I do want the script to detect and use the original parameters. However, the ansewrs on detecting the encoding a very dated.
Is there a standard/common and reliable way for modern Python to accomplish this task?
This is just for an exposition to clarify what I am actually doing
detected_encoding = how_do_i_detect_encoding(args.project_path) # not an actual function
detected_line_endings = also_get_line_endings(args.project_path) # not an actual function
proj_xml = lxml.etree.parse(str(args.project_path))
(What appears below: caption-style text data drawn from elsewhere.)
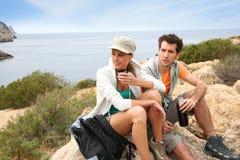 Couple having a break on island stock photography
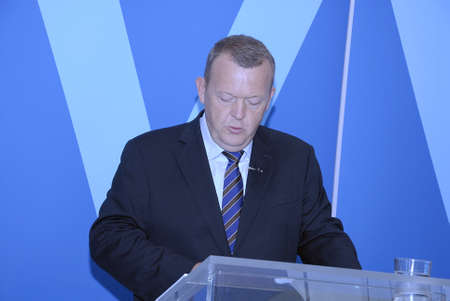 danish prime minister: COPENHAGEN DENMARK- Danish Venster_liberal political party high light with party danish state annual budget 2014 at joing press conference at Christiansborg  Center for prime minister and pary chariman Lars Lokke Rasmussen with copy of their anuall budge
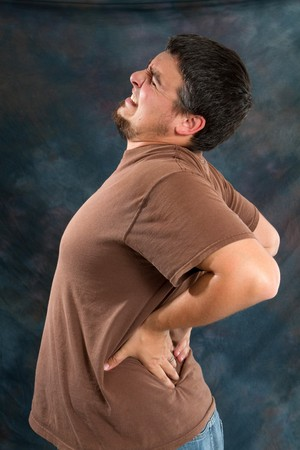 Man with back pain massages his back trying to relieve his backache. Stock Photo
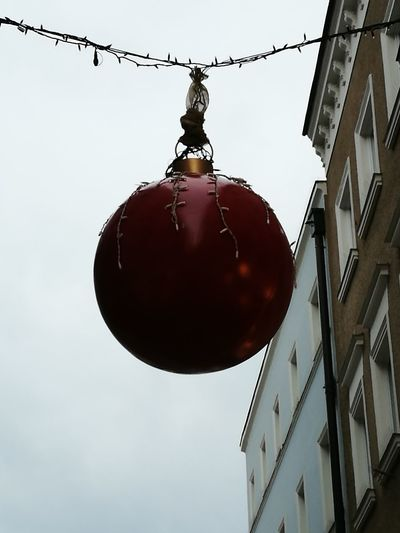 Low angle view of hanging light against sky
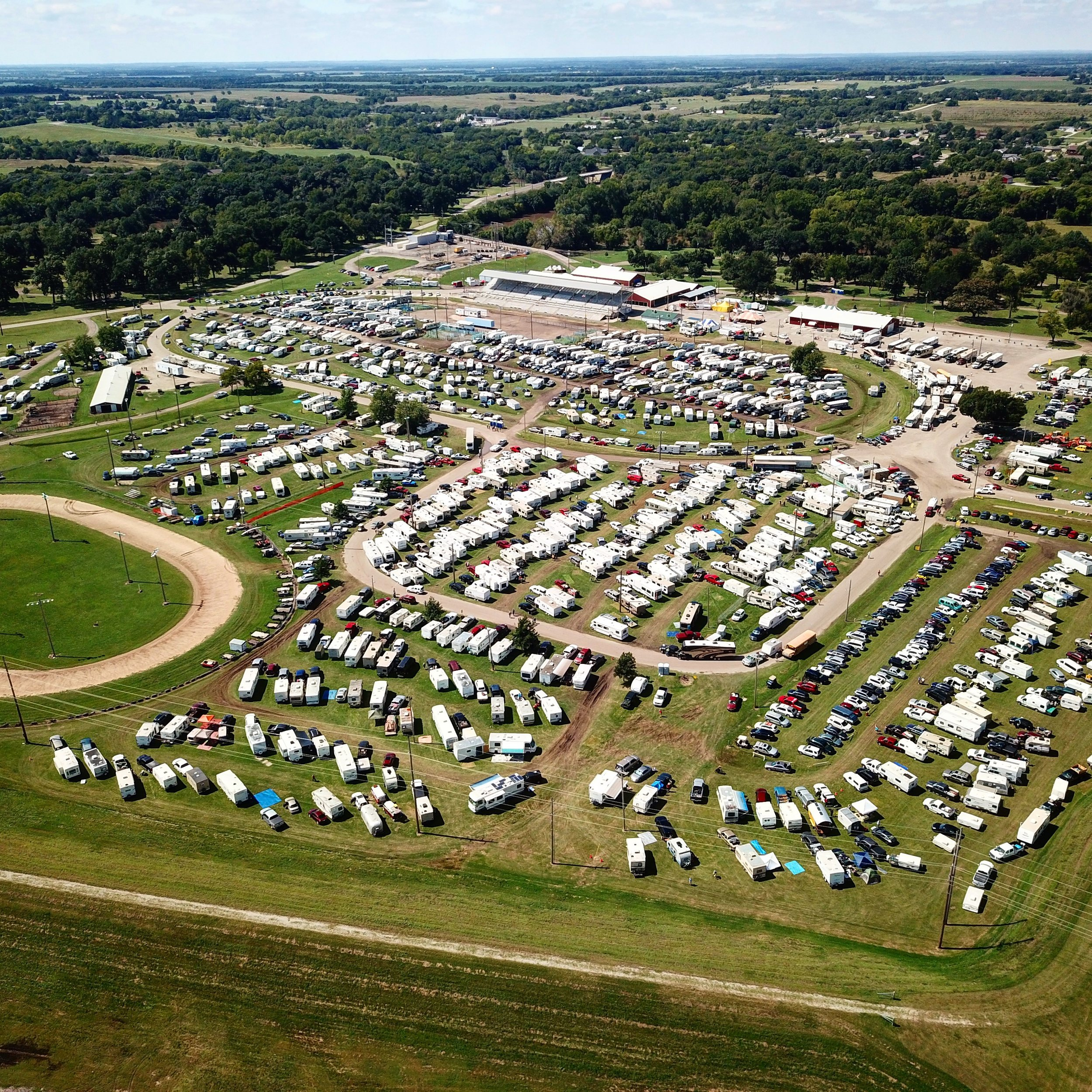 Winfield Fairgrounds On The day of Land Rush. Those are all campers waiting to enter the two campgrounds (the tree-lined groves at the top of the picture.) I used my DJI Mavic Pro to get this shot off festival grounds.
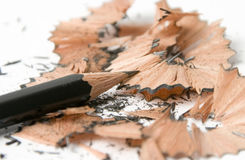 Pencil Sharp. A pencil, jsut been sharpened, with wood shavings around a clean point Royalty Free Stock Photo
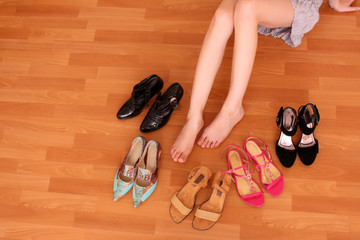 Closeup of a woman leg on floor and many shoes around
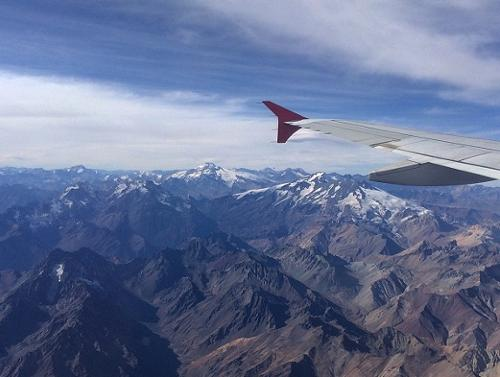 Airplane wing over the Andes mountains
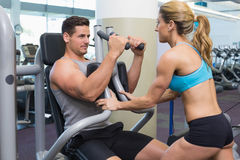 Personal trainer coaching bodybuilder using weight machine Royalty Free Stock Images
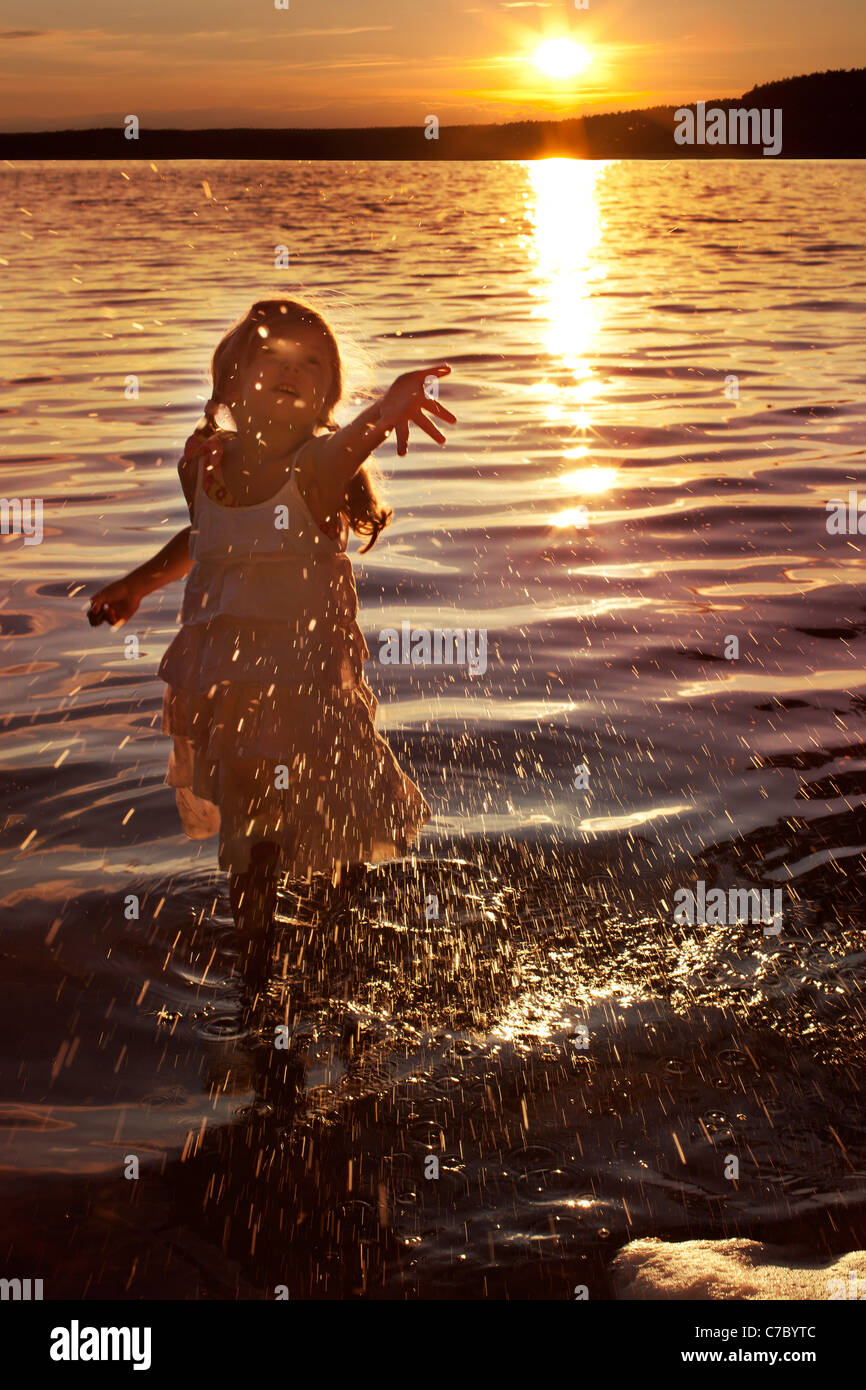 Petite fille heureuse aux projections d'eau dans le lac Photo Stock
do_necessary_adjustments(proj_xml) # not an actual function
# etree.tostring returns byte, so binary mode is required
with open(args.project_path, 'wb') as proj_file:
proj_file.write(codecs.BOM_UTF8)
proj_file.write(etree.tostring(proj_xml, # of type lxml.etree
xml_declaration=True,
pretty_print=True,
encoding=detected_encoding).replace(UNIX_LINE_ENDING, detected_line_endings) # I know that LF is generated
This is an excerpt from the docs:
xml.etree.ElementTree.tostring(element, encoding='us-ascii', method='xml', *, xml_declaration=None, default_namespace=None, short_empty_elements=True) Generates a string representation of an XML element, including all subelements. element is an Element instance. encoding 1 is the output encoding (default is US-ASCII). Use encoding="unicode" to generate a Unicode string (otherwise, a bytestring is generated). method is either "xml", "html" or "text" (default is "xml"). xml_declaration, default_namespace and short_empty_elements has the same meaning as in ElementTree.write(). Returns an (optionally) encoded string containing the XML data.